- _Set problem_
Give an exact transcription of every line, dropping the images.

___ Dataset extract

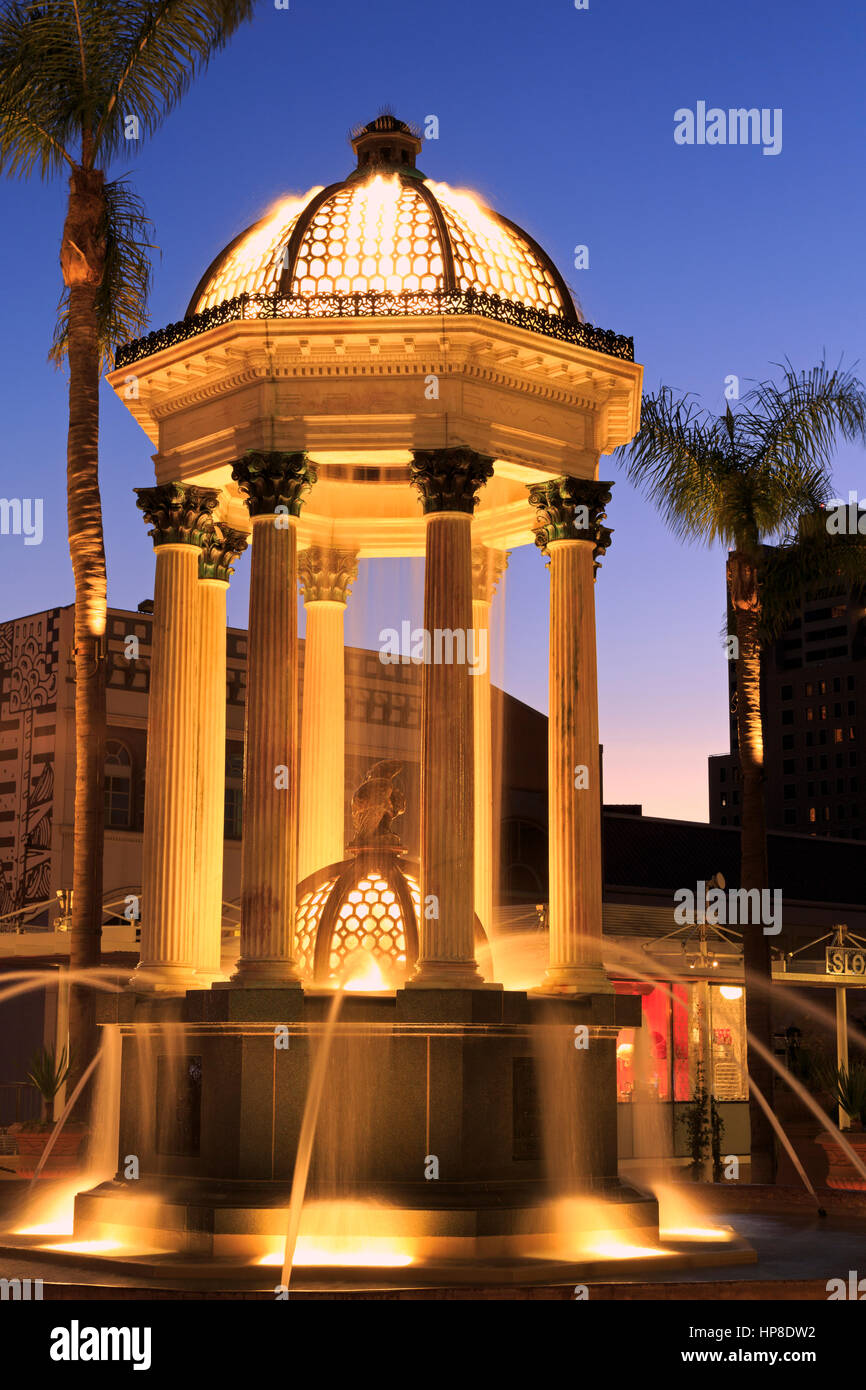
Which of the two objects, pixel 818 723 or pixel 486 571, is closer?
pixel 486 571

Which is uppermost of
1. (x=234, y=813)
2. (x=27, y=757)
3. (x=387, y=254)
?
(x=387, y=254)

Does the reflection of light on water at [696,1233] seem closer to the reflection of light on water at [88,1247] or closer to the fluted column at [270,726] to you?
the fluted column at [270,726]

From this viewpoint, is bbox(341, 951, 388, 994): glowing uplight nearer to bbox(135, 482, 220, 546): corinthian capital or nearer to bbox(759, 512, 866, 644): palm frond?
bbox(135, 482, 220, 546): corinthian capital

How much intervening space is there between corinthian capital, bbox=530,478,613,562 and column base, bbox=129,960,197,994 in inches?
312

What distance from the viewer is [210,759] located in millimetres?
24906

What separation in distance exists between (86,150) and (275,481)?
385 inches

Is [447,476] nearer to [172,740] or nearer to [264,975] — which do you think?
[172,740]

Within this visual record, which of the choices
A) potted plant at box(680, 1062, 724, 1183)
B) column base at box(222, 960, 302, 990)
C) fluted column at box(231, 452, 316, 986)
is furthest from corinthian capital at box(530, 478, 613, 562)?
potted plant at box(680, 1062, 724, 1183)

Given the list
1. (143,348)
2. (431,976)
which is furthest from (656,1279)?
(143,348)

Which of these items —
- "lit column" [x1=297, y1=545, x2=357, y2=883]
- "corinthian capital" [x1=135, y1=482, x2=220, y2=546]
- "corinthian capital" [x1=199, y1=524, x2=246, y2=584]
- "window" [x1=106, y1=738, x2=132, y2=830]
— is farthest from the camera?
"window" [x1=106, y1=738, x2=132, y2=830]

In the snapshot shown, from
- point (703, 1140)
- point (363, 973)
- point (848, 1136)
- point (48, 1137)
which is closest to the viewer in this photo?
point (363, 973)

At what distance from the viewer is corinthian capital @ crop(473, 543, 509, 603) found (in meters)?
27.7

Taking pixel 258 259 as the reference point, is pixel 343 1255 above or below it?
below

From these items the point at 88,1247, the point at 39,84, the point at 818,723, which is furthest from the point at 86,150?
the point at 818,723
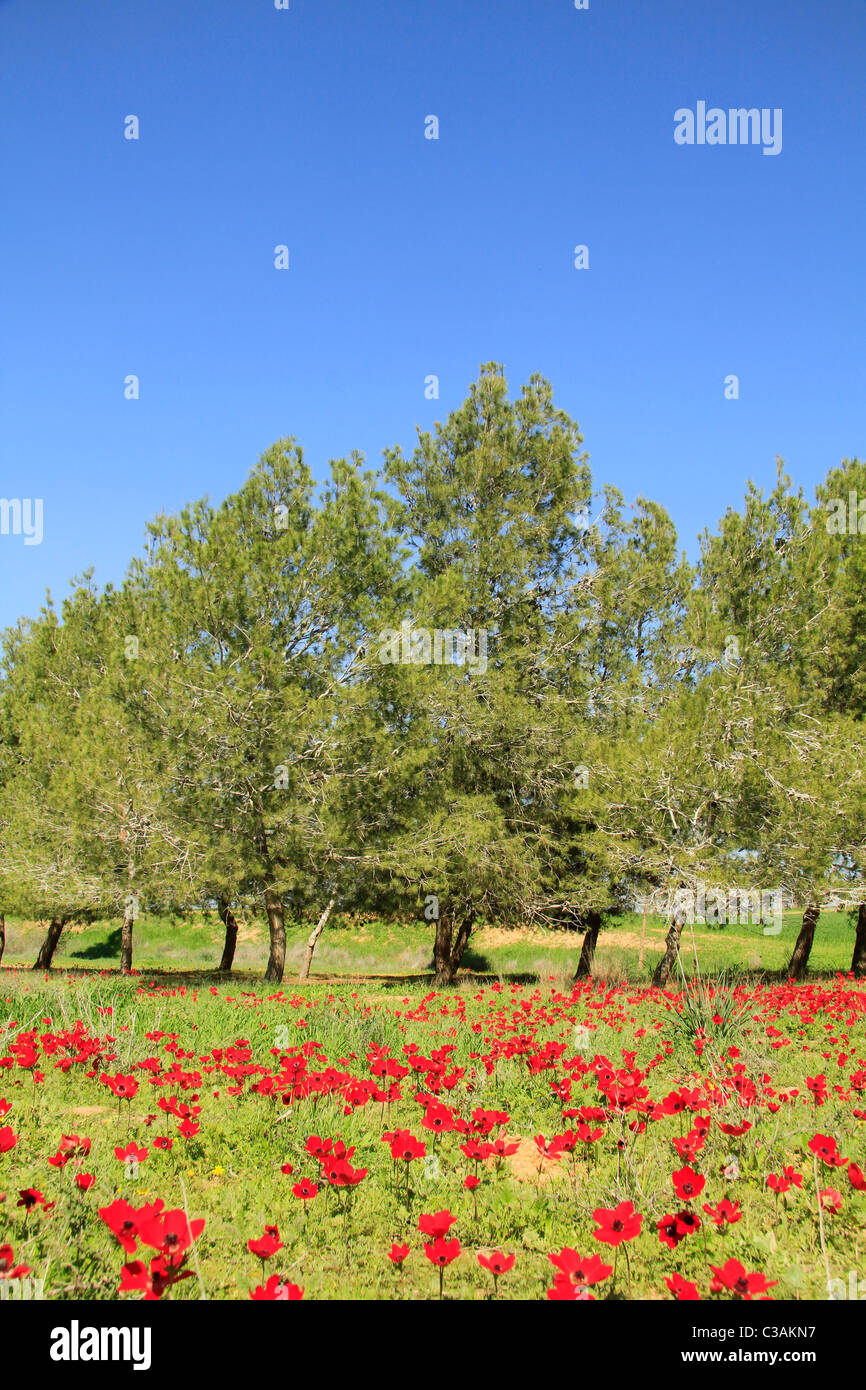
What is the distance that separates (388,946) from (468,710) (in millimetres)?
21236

______

- _Problem solution_
Which of the two objects, pixel 818 723 or pixel 486 571, is closer?
pixel 486 571

Which is uppermost of
1. (x=234, y=813)
2. (x=27, y=757)
3. (x=387, y=254)
?
(x=387, y=254)

Does the reflection of light on water at [696,1233] seem closer to the reflection of light on water at [88,1247] or closer to the fluted column at [270,726] to you?
the fluted column at [270,726]

From this viewpoint, is bbox(341, 951, 388, 994): glowing uplight nearer to bbox(135, 482, 220, 546): corinthian capital or nearer to bbox(759, 512, 866, 644): palm frond?
bbox(135, 482, 220, 546): corinthian capital

How much intervening space is there between corinthian capital, bbox=530,478,613,562 and column base, bbox=129,960,197,994 in inches?
312

What distance from the viewer is [210,759] located in millimetres?
24906

What separation in distance exists between (86,150) and (275,481)?
385 inches

Is [447,476] nearer to [172,740] or nearer to [264,975] — which do you think?
[172,740]

Within this visual record, which of the choices
A) potted plant at box(680, 1062, 724, 1183)
B) column base at box(222, 960, 302, 990)
C) fluted column at box(231, 452, 316, 986)
is furthest from corinthian capital at box(530, 478, 613, 562)?
potted plant at box(680, 1062, 724, 1183)

Given the list
1. (143,348)
2. (431,976)
which is furthest from (656,1279)?
(143,348)

Which of these items —
- "lit column" [x1=297, y1=545, x2=357, y2=883]
- "corinthian capital" [x1=135, y1=482, x2=220, y2=546]
- "corinthian capital" [x1=199, y1=524, x2=246, y2=584]
- "window" [x1=106, y1=738, x2=132, y2=830]
— is farthest from the camera?
"window" [x1=106, y1=738, x2=132, y2=830]

In the snapshot shown, from
- point (703, 1140)
- point (363, 973)
- point (848, 1136)
- point (48, 1137)
which is closest to the viewer in this photo?
point (363, 973)

At what distance from the viewer is corinthian capital @ crop(473, 543, 509, 603) found (in meters)?
27.7

Taking pixel 258 259 as the reference point, is pixel 343 1255 above or below it?
below

From these items the point at 88,1247, the point at 39,84, the point at 818,723, which is furthest from the point at 86,150?
the point at 818,723
What is the distance that separates (388,946) from (468,710) (in millimetres)?
21236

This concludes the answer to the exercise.